→ **WHAT THE TASK ASKS**: Type every record exactly as it appears.
####
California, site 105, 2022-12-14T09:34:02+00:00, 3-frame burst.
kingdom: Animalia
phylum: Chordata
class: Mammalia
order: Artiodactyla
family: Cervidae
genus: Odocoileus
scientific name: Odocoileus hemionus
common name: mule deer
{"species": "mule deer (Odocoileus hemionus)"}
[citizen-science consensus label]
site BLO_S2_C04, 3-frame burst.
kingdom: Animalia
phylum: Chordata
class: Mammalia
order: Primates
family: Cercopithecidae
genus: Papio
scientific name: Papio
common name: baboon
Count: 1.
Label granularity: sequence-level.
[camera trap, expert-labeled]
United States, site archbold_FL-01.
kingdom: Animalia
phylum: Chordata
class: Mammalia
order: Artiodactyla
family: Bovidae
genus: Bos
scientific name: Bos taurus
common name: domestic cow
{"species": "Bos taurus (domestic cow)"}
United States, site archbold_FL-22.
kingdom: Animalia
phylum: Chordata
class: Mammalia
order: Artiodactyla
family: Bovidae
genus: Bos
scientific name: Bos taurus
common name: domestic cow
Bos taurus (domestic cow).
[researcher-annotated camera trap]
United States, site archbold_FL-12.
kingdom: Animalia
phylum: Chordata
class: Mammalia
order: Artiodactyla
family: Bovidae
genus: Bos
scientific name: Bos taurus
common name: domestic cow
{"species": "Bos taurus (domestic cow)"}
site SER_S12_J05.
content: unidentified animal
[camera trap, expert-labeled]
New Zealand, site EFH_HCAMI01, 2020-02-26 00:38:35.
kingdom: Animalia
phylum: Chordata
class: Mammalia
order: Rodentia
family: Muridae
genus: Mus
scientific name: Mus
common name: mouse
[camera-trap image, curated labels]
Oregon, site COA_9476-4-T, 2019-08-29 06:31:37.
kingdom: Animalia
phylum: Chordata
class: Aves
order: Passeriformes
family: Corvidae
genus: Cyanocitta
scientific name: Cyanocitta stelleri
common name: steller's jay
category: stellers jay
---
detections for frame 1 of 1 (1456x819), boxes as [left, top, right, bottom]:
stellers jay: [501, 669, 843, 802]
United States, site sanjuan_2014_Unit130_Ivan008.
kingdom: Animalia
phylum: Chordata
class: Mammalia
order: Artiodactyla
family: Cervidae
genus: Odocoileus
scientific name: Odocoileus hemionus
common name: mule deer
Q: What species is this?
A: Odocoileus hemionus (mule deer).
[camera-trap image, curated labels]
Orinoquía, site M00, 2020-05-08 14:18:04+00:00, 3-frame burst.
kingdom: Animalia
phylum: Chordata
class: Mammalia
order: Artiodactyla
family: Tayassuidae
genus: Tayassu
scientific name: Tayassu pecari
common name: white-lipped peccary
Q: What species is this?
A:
####
→ **RESULT OF THIS TASK**:
California, site 105, 2022-12-14T09:34:02+00:00, 3-frame burst.
kingdom: Animalia
phylum: Chordata
class: Mammalia
order: Artiodactyla
family: Cervidae
genus: Odocoileus
scientific name: Odocoileus hemionus
common name: mule deer
{"species": "mule deer (Odocoileus hemionus)"}
[citizen-science consensus label]
site BLO_S2_C04, 3-frame burst.
kingdom: Animalia
phylum: Chordata
class: Mammalia
order: Primates
family: Cercopithecidae
genus: Papio
scientific name: Papio
common name: baboon
Count: 1.
Label granularity: sequence-level.
[camera trap, expert-labeled]
United States, site archbold_FL-01.
kingdom: Animalia
phylum: Chordata
class: Mammalia
order: Artiodactyla
family: Bovidae
genus: Bos
scientific name: Bos taurus
common name: domestic cow
{"species": "Bos taurus (domestic cow)"}
United States, site archbold_FL-22.
kingdom: Animalia
phylum: Chordata
class: Mammalia
order: Artiodactyla
family: Bovidae
genus: Bos
scientific name: Bos taurus
common name: domestic cow
Bos taurus (domestic cow).
[researcher-annotated camera trap]
United States, site archbold_FL-12.
kingdom: Animalia
phylum: Chordata
class: Mammalia
order: Artiodactyla
family: Bovidae
genus: Bos
scientific name: Bos taurus
common name: domestic cow
{"species": "Bos taurus (domestic cow)"}
site SER_S12_J05.
content: unidentified animal
[camera trap, expert-labeled]
New Zealand, site EFH_HCAMI01, 2020-02-26 00:38:35.
kingdom: Animalia
phylum: Chordata
class: Mammalia
order: Rodentia
family: Muridae
genus: Mus
scientific name: Mus
common name: mouse
[camera-trap image, curated labels]
Oregon, site COA_9476-4-T, 2019-08-29 06:31:37.
kingdom: Animalia
phylum: Chordata
class: Aves
order: Passeriformes
family: Corvidae
genus: Cyanocitta
scientific name: Cyanocitta stelleri
common name: steller's jay
category: stellers jay
---
detections for frame 1 of 1 (1456x819), boxes as [left, top, right, bottom]:
stellers jay: [501, 669, 843, 802]
United States, site sanjuan_2014_Unit130_Ivan008.
kingdom: Animalia
phylum: Chordata
class: Mammalia
order: Artiodactyla
family: Cervidae
genus: Odocoileus
scientific name: Odocoileus hemionus
common name: mule deer
Q: What species is this?
A: Odocoileus hemionus (mule deer).
[camera-trap image, curated labels]
Orinoquía, site M00, 2020-05-08 14:18:04+00:00, 3-frame burst.
kingdom: Animalia
phylum: Chordata
class: Mammalia
order: Artiodactyla
family: Tayassuidae
genus: Tayassu
scientific name: Tayassu pecari
common name: white-lipped peccary
Q: What species is this?
A:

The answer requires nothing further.